Stadtpfarrkirche Lienz
Die römisch-katholische Stadtpfarrkirche Lienz zu St. Andrä befindet sich nördlich des Stadtzentrums auf dem Pfarrbichl auf 692 Meter Seehöhe. Es handelt sich im architektonischen Kern um einen gotischen Bau und wurde während verschiedenster Epochen mehrmals umgebaut. Sie ist die älteste Pfarrkirche in Lienz und eine der ältesten Pfarren Osttirols.
Geschichte
Schon im 5. Jahrhundert stand auf dem Pfarrbichl, nördlich von Lienz, eine frühchristliche Kirche. 1204 weihte der Bischof von Pola eine romanische Kirche ein. Sie war einschiffig, mit Fresken geschmückt und wahrscheinlich mit einer Flachdecke versehen. Von diesem Gotteshaus stammen die zwei Portallöwen, die heute noch beim Haupttor stehen.
1430 begann die Görzer Bauhütte, im Auftrag des in Lienz residierenden Görzer Grafengeschlechts, mit dem großzügigen Umbau zu einer dreischiffigen gotischen Basilika. Auch sie wurde mit Fresken geschmückt und erhielt unter dem Chor eine Krypta. Der Innsbrucker Bildhauer Christoph Geiger schuf aus dunkelrotem Marmor die Grabplatten für den letzten Görzer Grafen Leonhard († 12. April 1500) und für Michael von Wolkenstein-Rodenegg († 1523) und dessen Gemahlin Barbara von Thun.[1]
1737 zerstörte ein Blitz Turm und Kirchendach. Der Altarraum wurde nun barockisiert. Der Hauptaltar ist der prunkvollste Barockaltar Osttirols. Seine heutige neugotische Form erhielt der Turm nach der Umgestaltung des oberen Teils im Zeitraum 1907/09. Ende 1949 konnte, nach dessen „Einziehung“ im Zweiten Weltkrieg, wieder ein neues Geläut, bestehend aus sieben Glocken, angeschafft und geweiht werden.

= Arbeitsauftrag =
Führen Sie den Text über die Stadtpfarrkirche Lienz im Anschluss an seinen letzten Satz weiter. Für die Bearbeitung werden die Einträge nicht gebraucht.

= Datensätze =
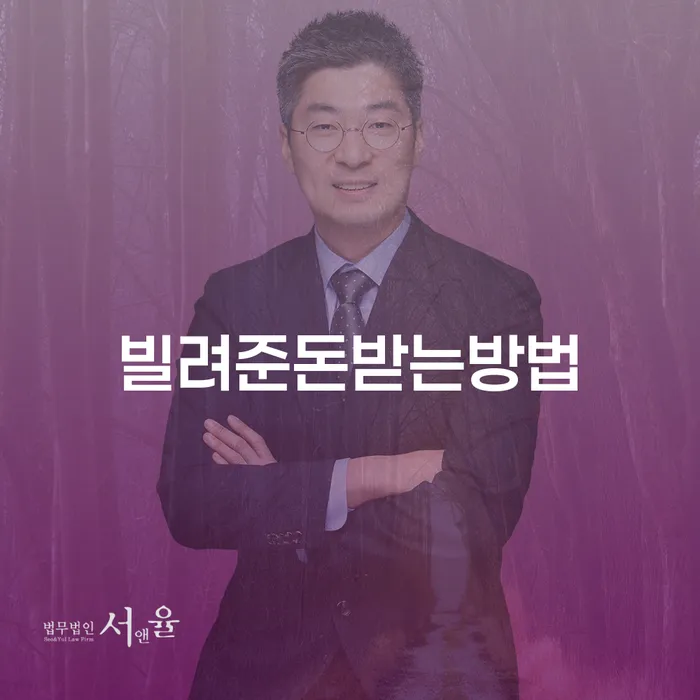 빌려준 돈, 어떻게 받을 수 있을까? 대출 6억원의 개인회생 가능성 탐구하기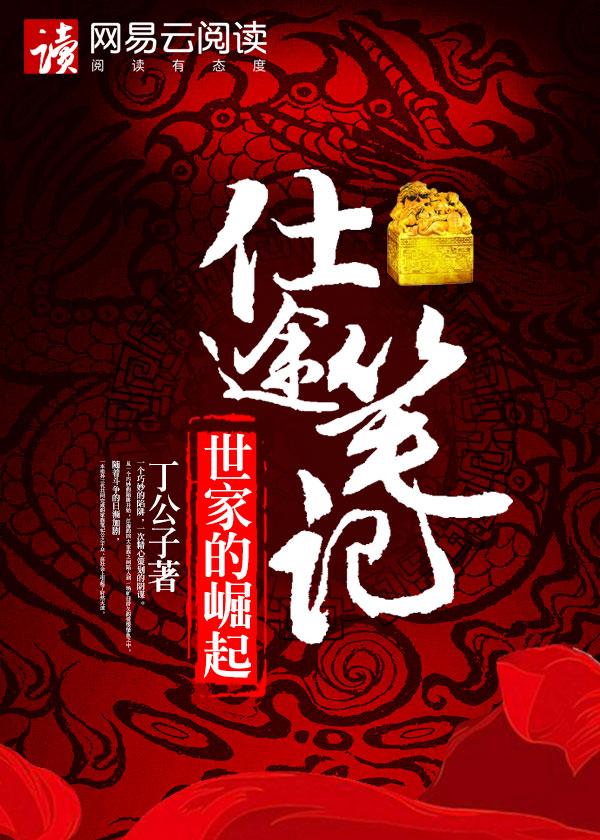 仕途记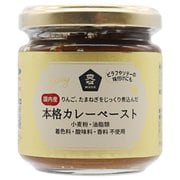 果実と野菜の本格カレーペースト 180g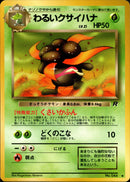 【状態C】わるいクサイハナ ◆ 1st4 006/065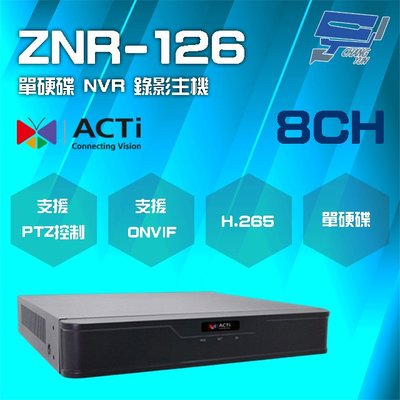 昌運監視器 ACTi ZNR-126 8路 單硬碟 NVR 錄影主機 請來電洽詢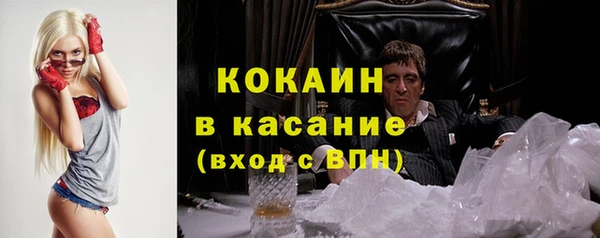 гидропоника Абинск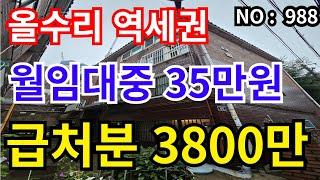 인천 급매물 빌라제물포역 도보6분, 올수리 , 총매가 3,800만 월35만원 임대인수 고수익률매물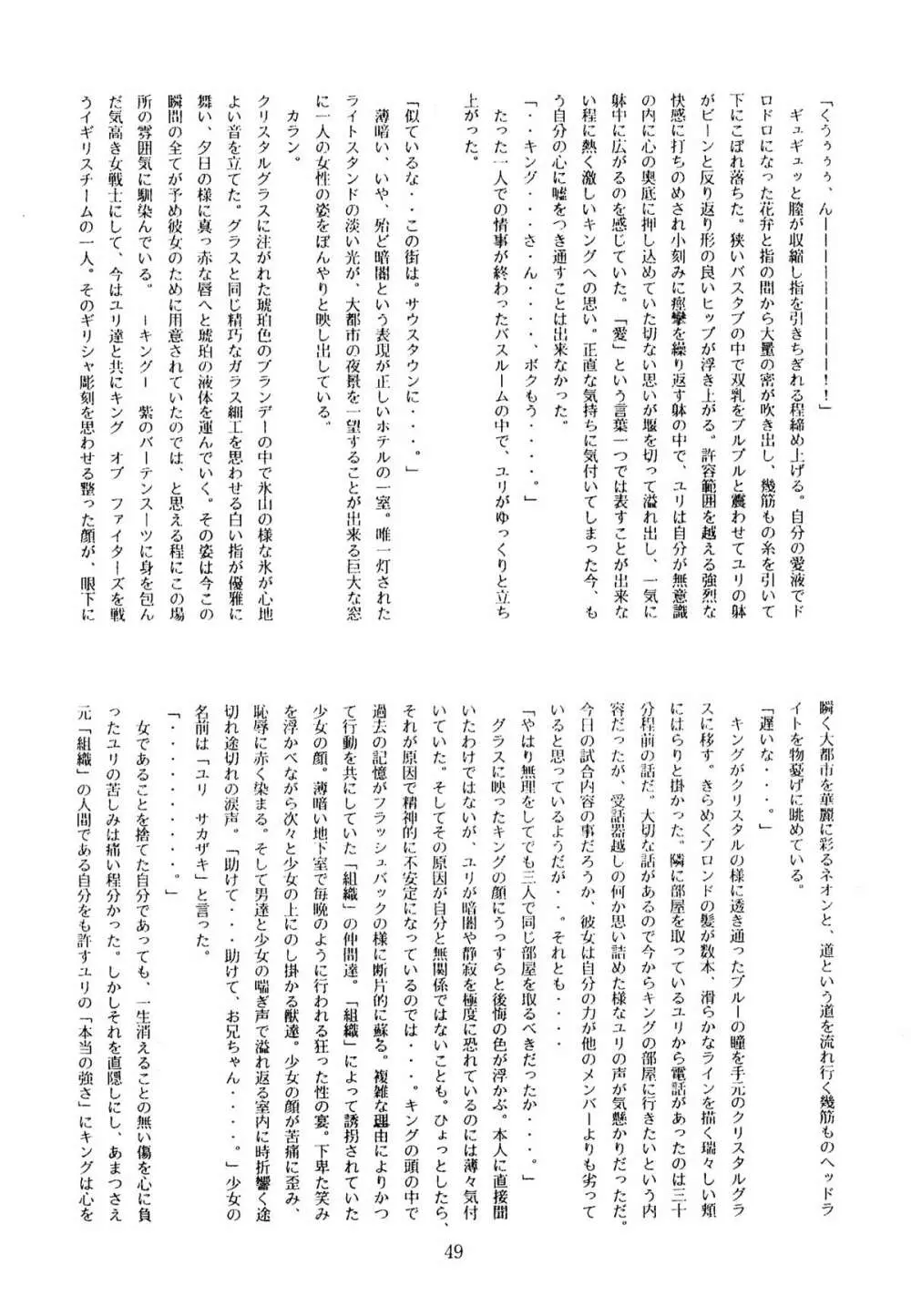 色欲法華弾 3 Page.49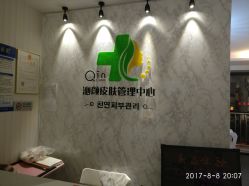 -Qinskin国际皮肤管理日式整骨中心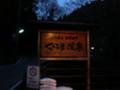 20050127172157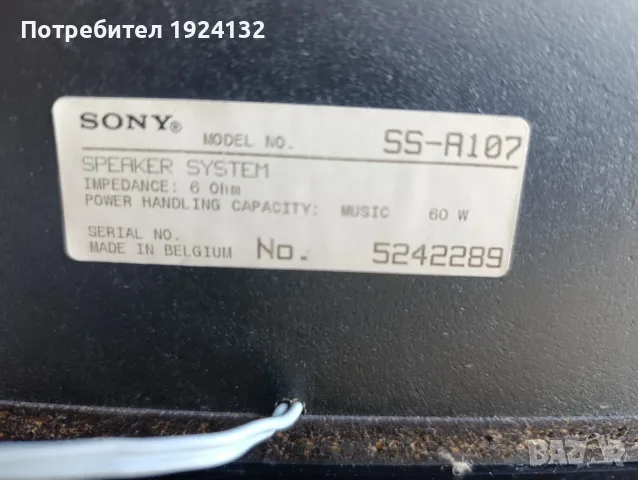 SONY двулентови тонколони, снимка 9 - Тонколони - 56446175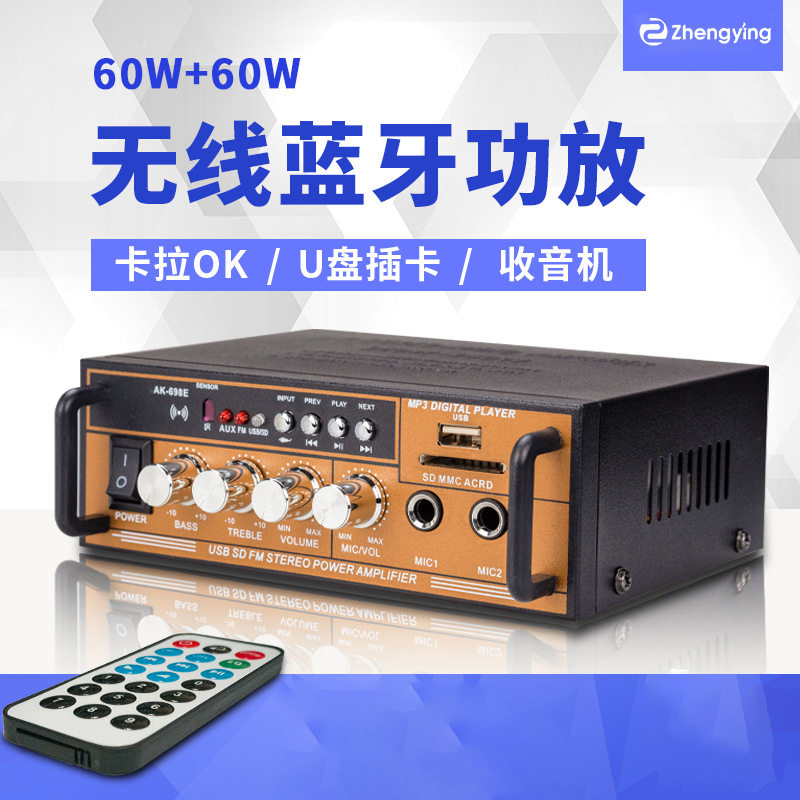 220V大功率小型蓝牙hifi功放机家用损12V插卡U盘收音空放机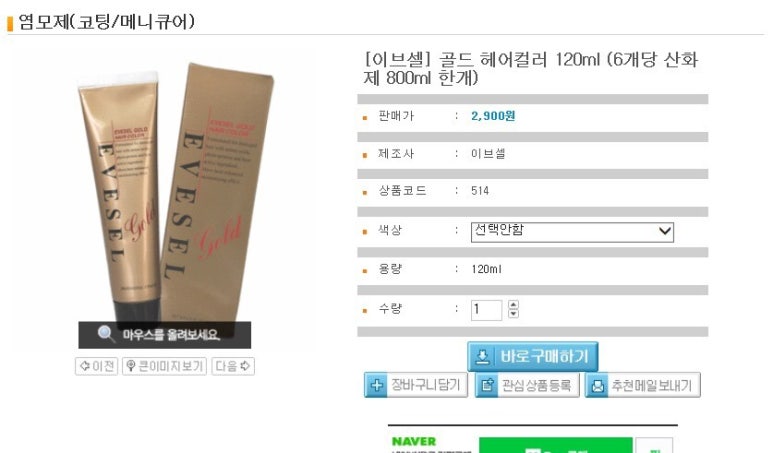 뿌리미용재료 이미지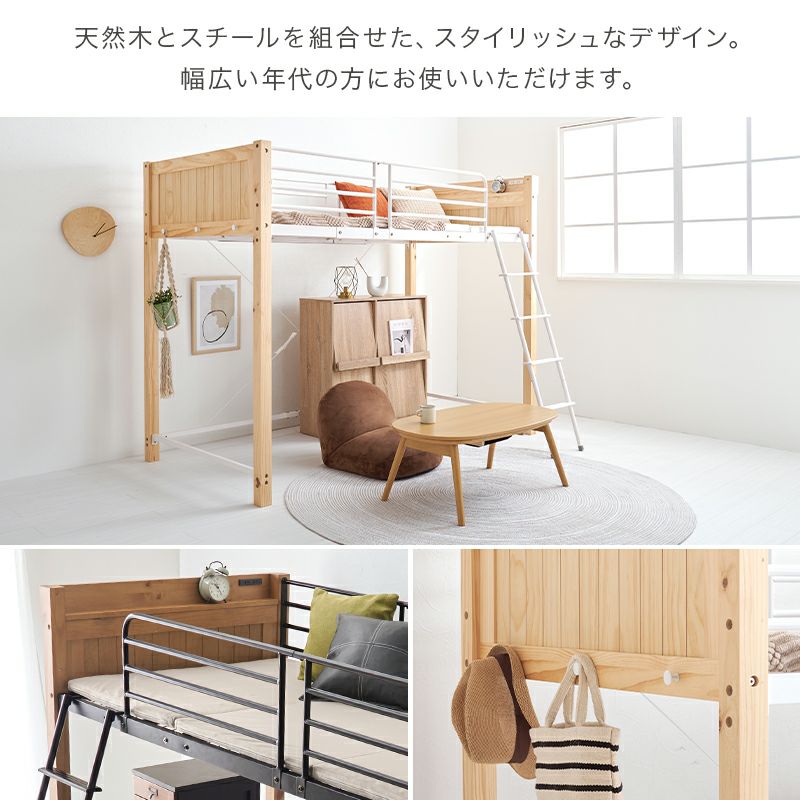 天然木とスチールのスタイリッシュデザイン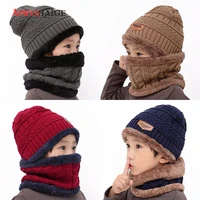2021 childrens hat wool and fleece baby autumn and winter ear protection warm hat scarf two sets of men and girls scarf fashion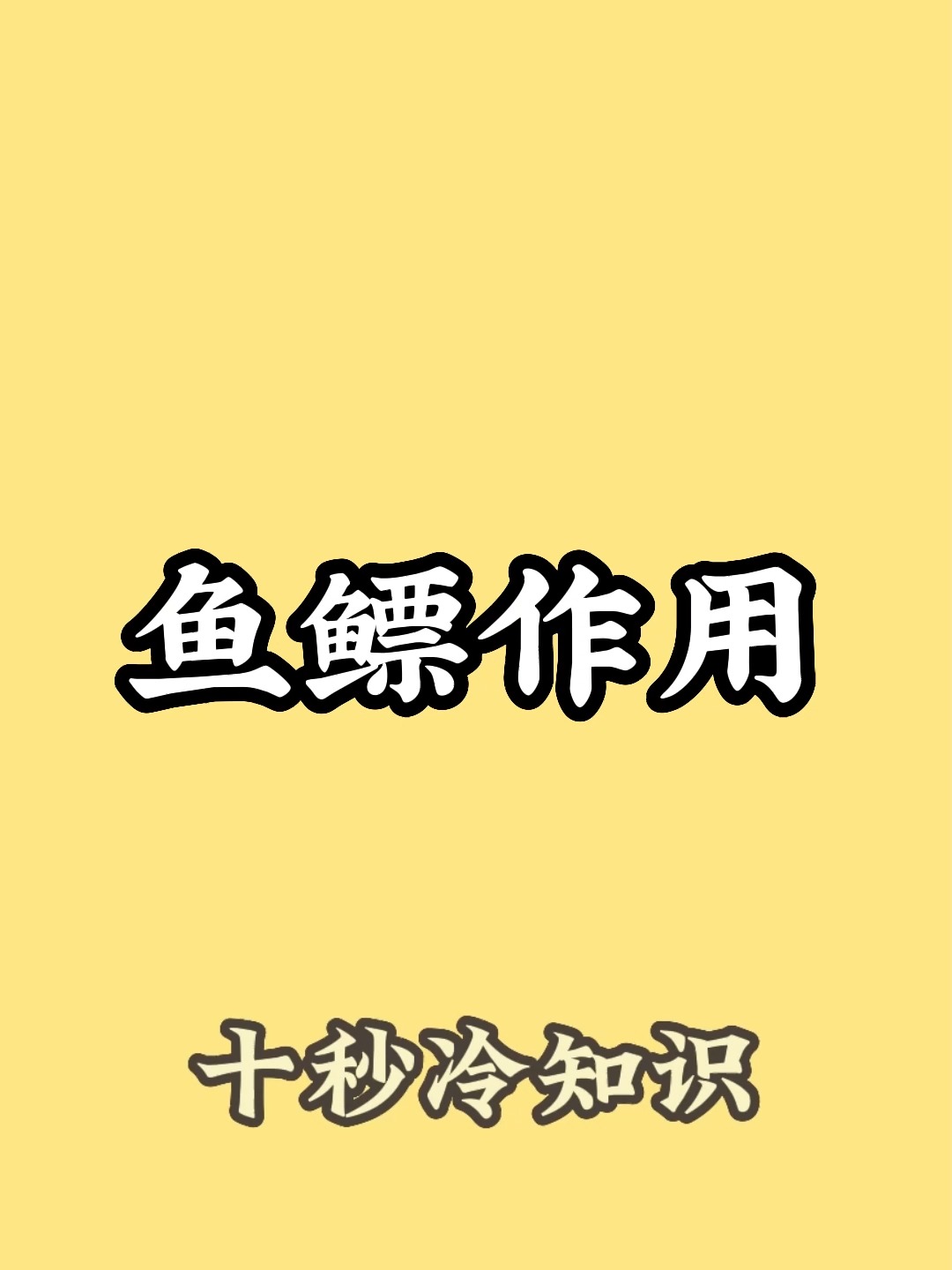 古时候鱼鳔的真正作用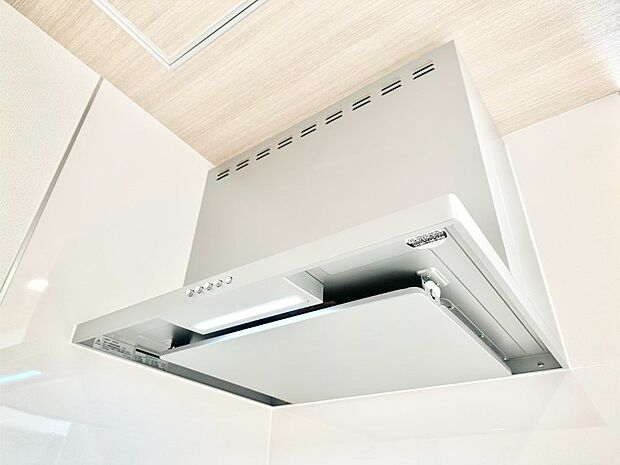 【その他設備(レンジフード)】基本的なお手入れはフィルターのみ!お手入れのしやすさも魅力です。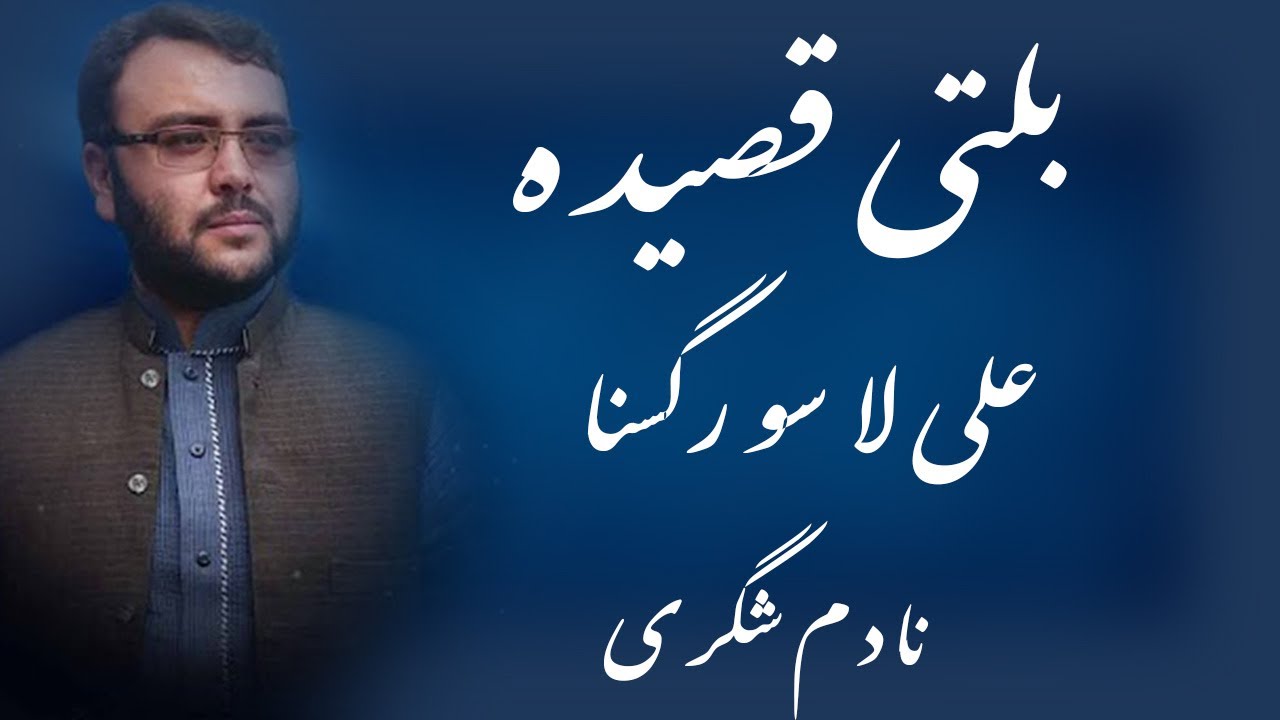 Balti Qasida Mola Ali (a.s) 2024 | Nadim Shigri | Ali La Su Rgasna | بلتی قصیدہ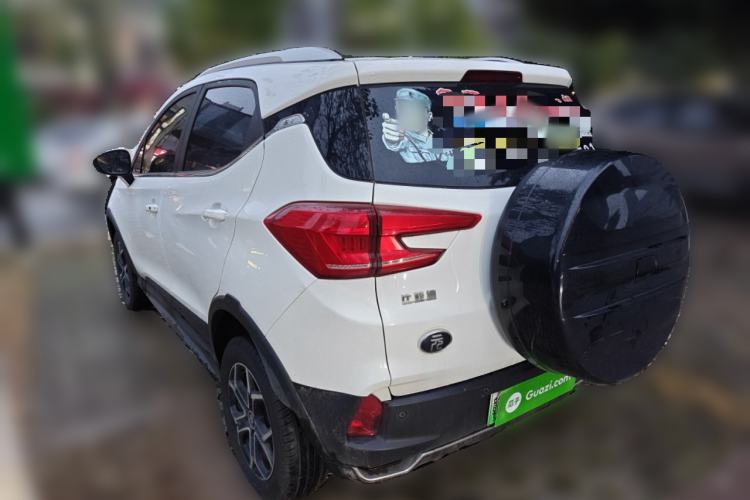 Used BYD Yuan Pro 2023 401KM Luxury Version Rear Left 45 Deg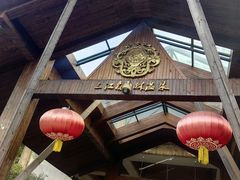 -三江森林温泉度假区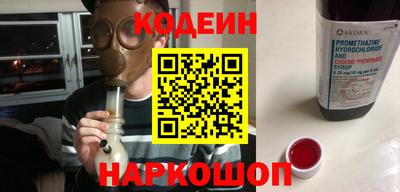 меф Ливны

= Antwort zur Aufgabe =
Im 19. Jahrhundert wurde die Kircheneinrichtung (Bänke, Kanzel, Taufstein, Fenster) regotisiert und erhielt bei der letzten Renovierung von 1967 bis 1969 ihr heutiges Aussehen. Im Norden der Kirche wurde 1924/25 durch Architekt Clemens Holzmeister das Bezirkskriegerdenkmal mit der Kriegergedächtniskapelle[2] errichtet. Darin befindet sich ein Gemäldezyklus von Albin Egger-Lienz. Der Künstler ist dort bestattet.
Nach jahrhundertelanger Zugehörigkeit zum Erzbistum Salzburg wurde die Pfarre 1808 Brixen unterstellt, für wenige Jahre Laibach, daraufhin wieder Brixen. Nach dem Ersten Weltkrieg wurde die Apostolische Administratur Innsbruck-Feldkirch eingerichtet, die 1964 in die Diözese Innsbruck umgewandelt wurde.
Die Orgel auf der Westempore wurde ursprünglich 1618 von dem Passauer Orgelbauer Andreas Butz erbaut. Nach einem Umbau durch Franz II. Reinisch 1888 beherbergt das erhaltene Butz-Gehäuse seit 1972 ein Orgelwerk der Firma Reinisch-Pirchner, in das einige erhaltene Pfeifen von Butz integriert wurden.
Das Patrozinium wird am 30. November gefeiert.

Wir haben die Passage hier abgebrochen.